Они сели в черное лакированное, местами облупившееся ландо, фурман облачился в поношенный пожарный мундир с блестящими пуговицами, напялил на голову цилиндр, из которого, как из старого зонтика, торчала проволока, взобрался на высокий облучок, стеганул кобылу кожаной ременницей, и ландо с помпой тронулось. Не путешествие — фантастика! Даже жена извозчика вылезла из дровяного сарайчика и несмело помахала отъезжающим вслед. Счастливого пути, дорогие гости!

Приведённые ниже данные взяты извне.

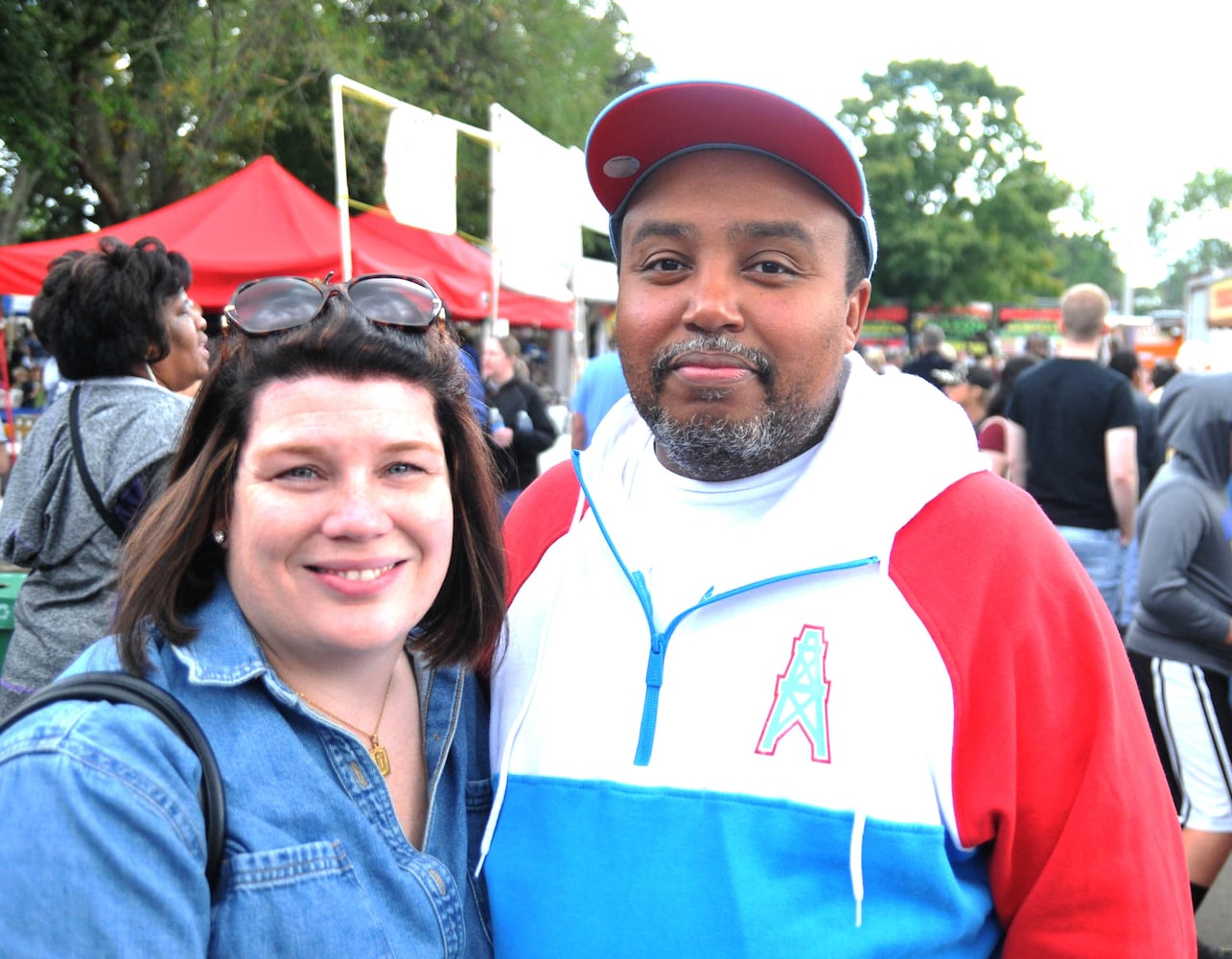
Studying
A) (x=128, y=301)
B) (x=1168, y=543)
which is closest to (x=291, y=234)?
(x=128, y=301)

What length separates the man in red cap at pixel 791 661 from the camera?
1.50 metres

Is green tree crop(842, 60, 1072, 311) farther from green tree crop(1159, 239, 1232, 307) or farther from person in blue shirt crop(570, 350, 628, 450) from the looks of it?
green tree crop(1159, 239, 1232, 307)

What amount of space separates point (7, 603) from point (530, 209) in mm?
4505

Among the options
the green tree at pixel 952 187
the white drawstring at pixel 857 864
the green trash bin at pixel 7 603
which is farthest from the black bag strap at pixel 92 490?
the green tree at pixel 952 187

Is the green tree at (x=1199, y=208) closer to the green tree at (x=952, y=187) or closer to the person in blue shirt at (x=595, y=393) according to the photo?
the green tree at (x=952, y=187)

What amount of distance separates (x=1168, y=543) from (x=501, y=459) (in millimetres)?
3517

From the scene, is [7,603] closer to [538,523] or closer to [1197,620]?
[538,523]

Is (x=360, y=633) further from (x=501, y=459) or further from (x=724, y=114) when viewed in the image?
(x=501, y=459)

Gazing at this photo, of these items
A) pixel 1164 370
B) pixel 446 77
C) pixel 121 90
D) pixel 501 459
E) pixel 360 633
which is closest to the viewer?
pixel 360 633

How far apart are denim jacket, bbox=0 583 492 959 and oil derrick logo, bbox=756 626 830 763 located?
0.52 m

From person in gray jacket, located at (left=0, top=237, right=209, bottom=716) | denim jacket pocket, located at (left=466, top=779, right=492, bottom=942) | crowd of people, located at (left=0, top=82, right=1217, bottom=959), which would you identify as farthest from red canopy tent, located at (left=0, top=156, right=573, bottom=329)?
denim jacket pocket, located at (left=466, top=779, right=492, bottom=942)

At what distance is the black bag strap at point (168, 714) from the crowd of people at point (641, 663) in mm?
15

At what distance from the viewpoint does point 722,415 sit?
172 centimetres

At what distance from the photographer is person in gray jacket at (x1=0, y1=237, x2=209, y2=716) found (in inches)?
117
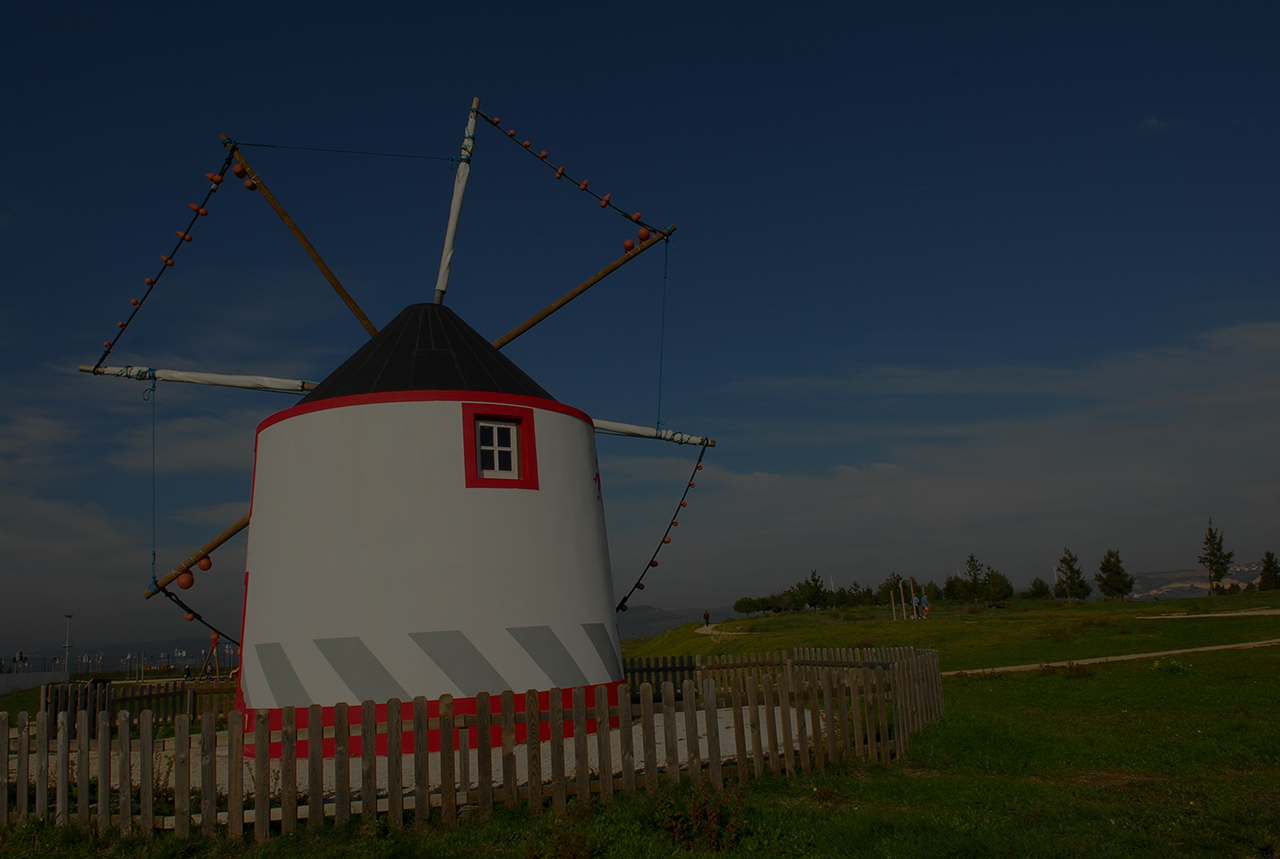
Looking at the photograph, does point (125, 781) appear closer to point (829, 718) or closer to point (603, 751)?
point (603, 751)

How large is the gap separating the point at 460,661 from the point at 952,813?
576 centimetres

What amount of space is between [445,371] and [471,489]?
200 centimetres

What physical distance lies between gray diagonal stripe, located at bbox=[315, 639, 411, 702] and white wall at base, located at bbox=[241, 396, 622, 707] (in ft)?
0.06

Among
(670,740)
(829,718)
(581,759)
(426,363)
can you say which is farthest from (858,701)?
(426,363)

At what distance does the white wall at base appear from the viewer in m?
9.98

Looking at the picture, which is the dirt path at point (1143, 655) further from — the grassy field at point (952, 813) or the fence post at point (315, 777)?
the fence post at point (315, 777)

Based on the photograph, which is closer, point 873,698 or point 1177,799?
point 1177,799

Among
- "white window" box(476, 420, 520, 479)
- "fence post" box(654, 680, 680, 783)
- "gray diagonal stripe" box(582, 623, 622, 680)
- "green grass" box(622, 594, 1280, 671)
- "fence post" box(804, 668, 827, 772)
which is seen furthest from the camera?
"green grass" box(622, 594, 1280, 671)

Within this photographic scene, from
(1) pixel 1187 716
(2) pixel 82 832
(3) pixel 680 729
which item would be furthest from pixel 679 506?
(2) pixel 82 832

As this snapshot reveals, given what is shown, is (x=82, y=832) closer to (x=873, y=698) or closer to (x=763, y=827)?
(x=763, y=827)

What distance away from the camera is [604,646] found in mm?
11461

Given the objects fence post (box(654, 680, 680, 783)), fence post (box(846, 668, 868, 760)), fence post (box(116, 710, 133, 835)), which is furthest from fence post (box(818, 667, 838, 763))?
fence post (box(116, 710, 133, 835))

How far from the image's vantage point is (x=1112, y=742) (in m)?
10.3

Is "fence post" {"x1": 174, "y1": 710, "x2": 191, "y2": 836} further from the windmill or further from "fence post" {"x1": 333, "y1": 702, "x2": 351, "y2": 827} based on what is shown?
the windmill
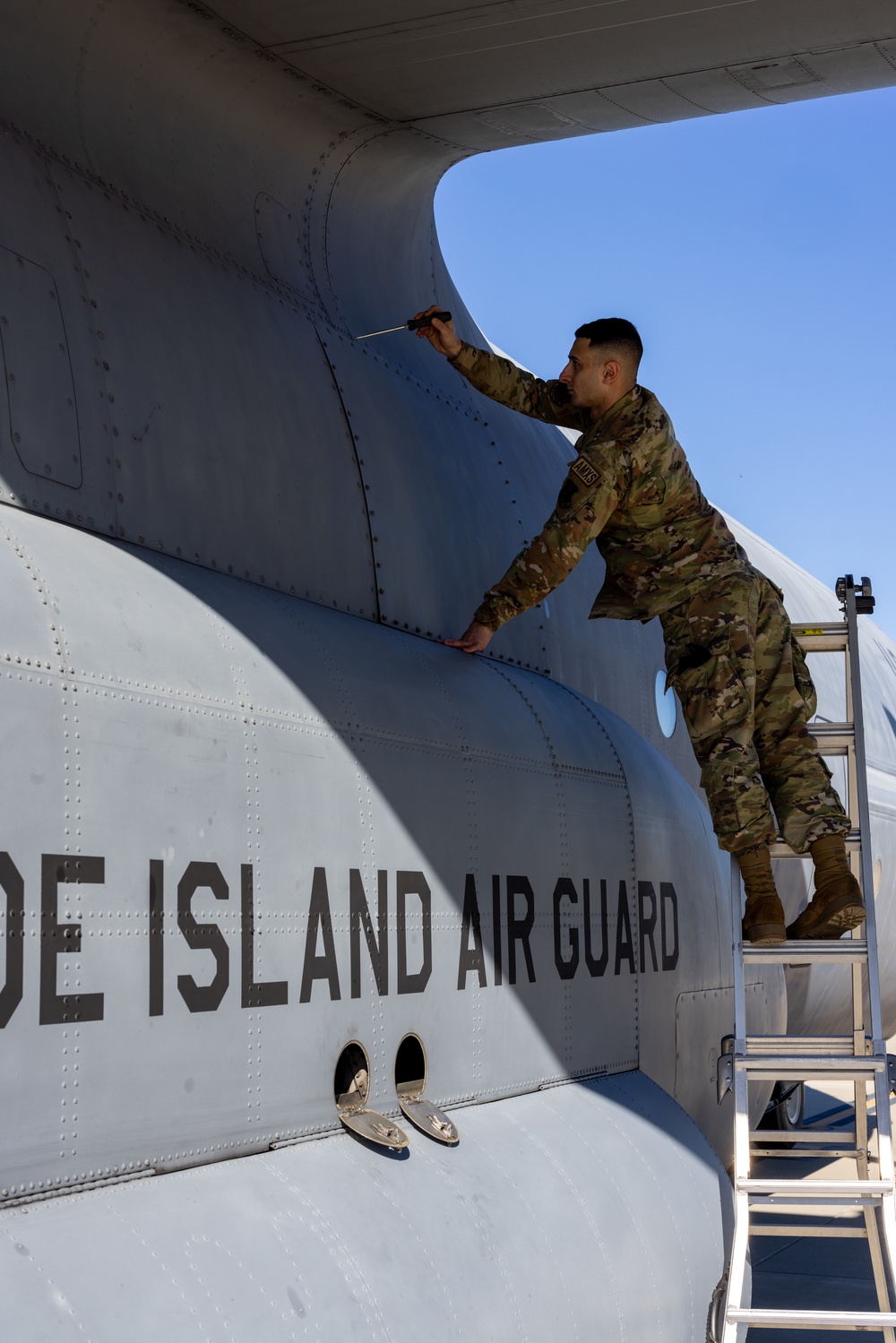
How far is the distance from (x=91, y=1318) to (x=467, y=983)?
6.08ft

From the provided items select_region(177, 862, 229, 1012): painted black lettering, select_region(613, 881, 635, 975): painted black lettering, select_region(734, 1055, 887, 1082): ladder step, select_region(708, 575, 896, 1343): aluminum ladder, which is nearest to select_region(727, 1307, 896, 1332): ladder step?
select_region(708, 575, 896, 1343): aluminum ladder

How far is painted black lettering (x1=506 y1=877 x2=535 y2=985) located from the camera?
14.5ft

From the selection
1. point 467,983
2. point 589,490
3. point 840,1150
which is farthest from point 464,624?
point 840,1150

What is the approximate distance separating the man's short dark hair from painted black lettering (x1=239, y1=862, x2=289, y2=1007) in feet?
8.41

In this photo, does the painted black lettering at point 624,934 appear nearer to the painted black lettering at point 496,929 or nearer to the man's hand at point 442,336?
the painted black lettering at point 496,929

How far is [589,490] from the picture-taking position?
15.5 feet

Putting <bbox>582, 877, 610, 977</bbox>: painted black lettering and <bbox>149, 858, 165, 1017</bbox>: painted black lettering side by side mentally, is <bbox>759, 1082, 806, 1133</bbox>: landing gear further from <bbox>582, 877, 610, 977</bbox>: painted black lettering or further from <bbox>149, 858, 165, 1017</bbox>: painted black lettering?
<bbox>149, 858, 165, 1017</bbox>: painted black lettering

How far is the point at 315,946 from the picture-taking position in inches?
138

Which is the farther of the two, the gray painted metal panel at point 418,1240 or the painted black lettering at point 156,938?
the painted black lettering at point 156,938

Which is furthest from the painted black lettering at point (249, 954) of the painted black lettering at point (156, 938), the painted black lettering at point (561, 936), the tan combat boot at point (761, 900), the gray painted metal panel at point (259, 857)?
the tan combat boot at point (761, 900)

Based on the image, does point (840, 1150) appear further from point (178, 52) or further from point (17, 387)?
point (178, 52)

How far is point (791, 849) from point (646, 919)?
0.63 m

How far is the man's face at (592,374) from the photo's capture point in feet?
16.1

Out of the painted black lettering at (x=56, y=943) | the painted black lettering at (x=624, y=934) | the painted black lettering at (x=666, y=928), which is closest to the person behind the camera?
the painted black lettering at (x=56, y=943)
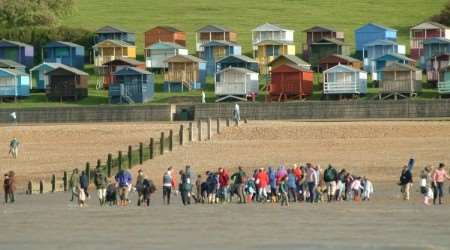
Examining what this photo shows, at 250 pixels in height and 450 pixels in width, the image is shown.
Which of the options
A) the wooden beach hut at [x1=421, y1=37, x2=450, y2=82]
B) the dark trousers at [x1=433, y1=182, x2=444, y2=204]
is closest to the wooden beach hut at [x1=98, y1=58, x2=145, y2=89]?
the wooden beach hut at [x1=421, y1=37, x2=450, y2=82]

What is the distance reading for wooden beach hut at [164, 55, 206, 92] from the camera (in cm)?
9081

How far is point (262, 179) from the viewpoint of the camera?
126 feet

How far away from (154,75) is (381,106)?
26016mm

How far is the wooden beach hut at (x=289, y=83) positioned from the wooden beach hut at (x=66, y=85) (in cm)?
1305

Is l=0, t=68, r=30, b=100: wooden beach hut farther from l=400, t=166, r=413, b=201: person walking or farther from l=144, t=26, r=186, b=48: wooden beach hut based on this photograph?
l=400, t=166, r=413, b=201: person walking

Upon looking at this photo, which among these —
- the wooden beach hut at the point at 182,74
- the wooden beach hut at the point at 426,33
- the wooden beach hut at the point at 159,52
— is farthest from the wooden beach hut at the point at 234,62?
the wooden beach hut at the point at 426,33

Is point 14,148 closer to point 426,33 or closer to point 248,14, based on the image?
point 426,33

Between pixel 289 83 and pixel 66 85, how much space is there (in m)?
15.3

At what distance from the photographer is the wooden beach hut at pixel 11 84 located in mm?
89938

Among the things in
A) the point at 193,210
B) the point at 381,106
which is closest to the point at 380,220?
the point at 193,210

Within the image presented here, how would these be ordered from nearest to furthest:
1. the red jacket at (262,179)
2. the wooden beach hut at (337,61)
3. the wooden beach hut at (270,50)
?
the red jacket at (262,179) → the wooden beach hut at (337,61) → the wooden beach hut at (270,50)

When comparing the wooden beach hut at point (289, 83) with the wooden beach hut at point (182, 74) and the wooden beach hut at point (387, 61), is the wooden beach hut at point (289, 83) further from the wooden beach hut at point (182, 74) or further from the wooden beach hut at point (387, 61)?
the wooden beach hut at point (182, 74)

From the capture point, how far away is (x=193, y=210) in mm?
35562

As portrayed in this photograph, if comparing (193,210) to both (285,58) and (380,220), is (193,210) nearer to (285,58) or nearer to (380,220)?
(380,220)
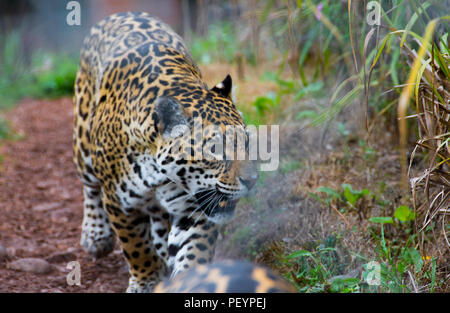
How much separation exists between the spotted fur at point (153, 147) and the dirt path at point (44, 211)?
0.62 m

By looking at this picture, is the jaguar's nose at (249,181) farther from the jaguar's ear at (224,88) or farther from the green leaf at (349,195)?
the green leaf at (349,195)

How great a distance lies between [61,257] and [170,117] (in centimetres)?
201

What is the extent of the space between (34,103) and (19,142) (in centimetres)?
169

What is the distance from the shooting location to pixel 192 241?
3.95 m

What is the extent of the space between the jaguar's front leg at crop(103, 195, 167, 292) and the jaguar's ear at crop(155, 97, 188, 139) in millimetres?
739

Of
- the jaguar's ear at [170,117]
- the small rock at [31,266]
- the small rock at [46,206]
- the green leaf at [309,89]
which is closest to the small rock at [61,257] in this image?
the small rock at [31,266]

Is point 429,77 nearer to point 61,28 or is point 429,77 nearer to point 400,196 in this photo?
point 400,196

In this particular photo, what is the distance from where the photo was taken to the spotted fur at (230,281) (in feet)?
8.48

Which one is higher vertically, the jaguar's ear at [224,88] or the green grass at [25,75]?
the jaguar's ear at [224,88]

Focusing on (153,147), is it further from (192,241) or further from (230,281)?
(230,281)

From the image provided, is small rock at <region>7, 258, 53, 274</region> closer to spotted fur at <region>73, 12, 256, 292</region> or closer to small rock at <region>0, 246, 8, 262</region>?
small rock at <region>0, 246, 8, 262</region>

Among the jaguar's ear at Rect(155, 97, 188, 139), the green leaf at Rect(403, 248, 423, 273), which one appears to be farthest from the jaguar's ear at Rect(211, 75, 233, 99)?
the green leaf at Rect(403, 248, 423, 273)

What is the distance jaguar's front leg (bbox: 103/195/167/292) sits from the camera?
164 inches
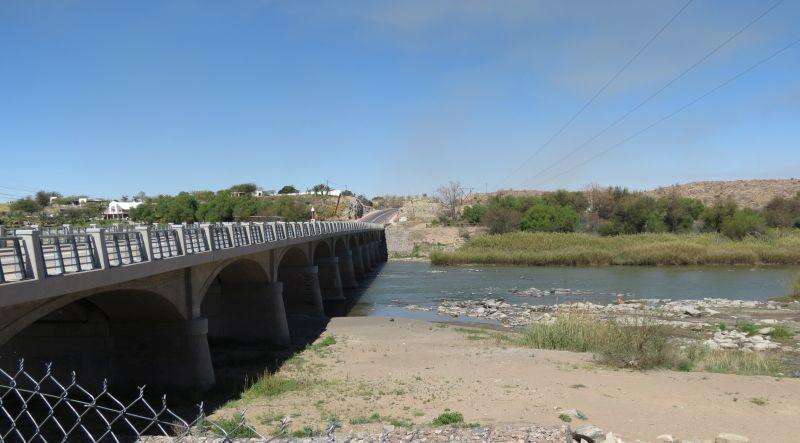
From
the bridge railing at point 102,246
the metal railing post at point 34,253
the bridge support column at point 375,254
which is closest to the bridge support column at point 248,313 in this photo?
the bridge railing at point 102,246

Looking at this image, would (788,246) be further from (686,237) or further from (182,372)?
(182,372)

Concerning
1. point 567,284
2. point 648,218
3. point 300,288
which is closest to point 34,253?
point 300,288

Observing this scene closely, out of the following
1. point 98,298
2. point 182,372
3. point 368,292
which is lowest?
point 368,292

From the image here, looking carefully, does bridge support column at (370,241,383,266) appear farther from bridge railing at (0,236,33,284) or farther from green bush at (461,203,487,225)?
bridge railing at (0,236,33,284)

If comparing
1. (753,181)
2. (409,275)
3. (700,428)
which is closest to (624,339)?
(700,428)

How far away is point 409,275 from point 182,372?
160 ft

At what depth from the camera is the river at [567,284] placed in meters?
45.1

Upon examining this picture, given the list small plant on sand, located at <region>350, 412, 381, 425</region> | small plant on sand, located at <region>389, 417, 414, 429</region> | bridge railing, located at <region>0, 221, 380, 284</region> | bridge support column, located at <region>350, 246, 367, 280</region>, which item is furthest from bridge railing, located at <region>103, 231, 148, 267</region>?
bridge support column, located at <region>350, 246, 367, 280</region>

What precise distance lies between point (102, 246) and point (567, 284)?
153 feet

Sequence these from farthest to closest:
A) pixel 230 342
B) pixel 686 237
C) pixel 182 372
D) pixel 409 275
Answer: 1. pixel 686 237
2. pixel 409 275
3. pixel 230 342
4. pixel 182 372

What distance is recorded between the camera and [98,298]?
689 inches

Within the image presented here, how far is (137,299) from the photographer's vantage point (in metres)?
17.9

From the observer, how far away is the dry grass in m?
66.4

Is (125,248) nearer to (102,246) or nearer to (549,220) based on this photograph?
(102,246)
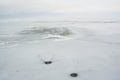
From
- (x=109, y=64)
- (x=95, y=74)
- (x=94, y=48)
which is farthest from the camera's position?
(x=94, y=48)

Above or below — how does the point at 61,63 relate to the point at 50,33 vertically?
above

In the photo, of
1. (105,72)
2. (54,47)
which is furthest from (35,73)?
(54,47)

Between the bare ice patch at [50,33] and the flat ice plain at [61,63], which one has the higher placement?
the flat ice plain at [61,63]

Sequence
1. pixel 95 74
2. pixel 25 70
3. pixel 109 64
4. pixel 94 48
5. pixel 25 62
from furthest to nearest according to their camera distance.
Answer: pixel 94 48
pixel 25 62
pixel 109 64
pixel 25 70
pixel 95 74

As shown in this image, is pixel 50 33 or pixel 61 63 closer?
pixel 61 63

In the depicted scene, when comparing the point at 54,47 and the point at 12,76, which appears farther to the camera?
the point at 54,47

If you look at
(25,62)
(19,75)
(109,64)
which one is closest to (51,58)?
(25,62)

До не свидания!
Кому из стражей порядка и речной полиции, занятых поисками трупа, могло прийти в голову, что надо бы поинтересоваться счастливым женихом в очках «Гарольд Ллойд» и невестой в дорогой кружевной накидке и зеленом солнечном манто, которые в шикарном драндулете важно прокатили мимо? Все было сработано так, что лучше не придумаешь.
В апартаментах господина с госпожой встретили хозяйка квартиры, слуга и старая горничная. Разговор происходил на чистейшем немецком языке, посему Кристофер, как и подобает подчиненному, в нем не участвовал, а стоял в стороне. Хозяйка квартиры мадам Берзлапиня передала Янису Вридрикису ключи, получила деньги за квартиру за месяц вперед (сразу видать — иностранцы!) и оставила господ на попечение слуги и горничной. Чувствуйте себя как дома.
Кристофер долго и придирчиво разглядывал слуг, их особенно следовало опасаться: они могли опознать в новой госпоже несчастную поэтессу (фотографии Маргариты украшали почти всю латышскую печать) и сообщить об этом полиции. Но вскоре выяснилось: лакей — немец (маловероятно, чтобы он читал латышские газеты), а горничная — неграмотная деревенщина; на вопрос молодого господина, что это за журнал (Кристофер указал на «Отдых» [16] «Отдых» («Атпута») — популярный журнал в буржуазной Латвии.
) и то не сумела ответить. Она-де не знает. Тем лучше!
Янис Вридрикис приказал слуге нимало не медля бежать на центральный рынок и купить продуктов согласно составленному им списку. Еще в дороге придумал он, что и как, отметил нужные рецепты и блюда. Такое занятие, пусть иллюзорно, но хоть как-то утолило неописуемый голод магистра. Проезжая мимо плавучего рыбного павильона Кезбера на набережной Даугавы, где, нанизанные на нитки, снаружи благоухали копченые сиги, золотисто-карие бока лососей, а в витрине виднелись груды красных вареных раков и серебристой кильки, Янису Вридрикису стало совсем невтерпеж, он едва не лишился сознания. Магистр хотел было рвануть дверцу, сигануть на ходу из колесницы и ринуться в павильон, но тут к нему вернулся здравый смысл: неразумно из-за живота терять голову, когда он еще не успел утвердиться в своих правах.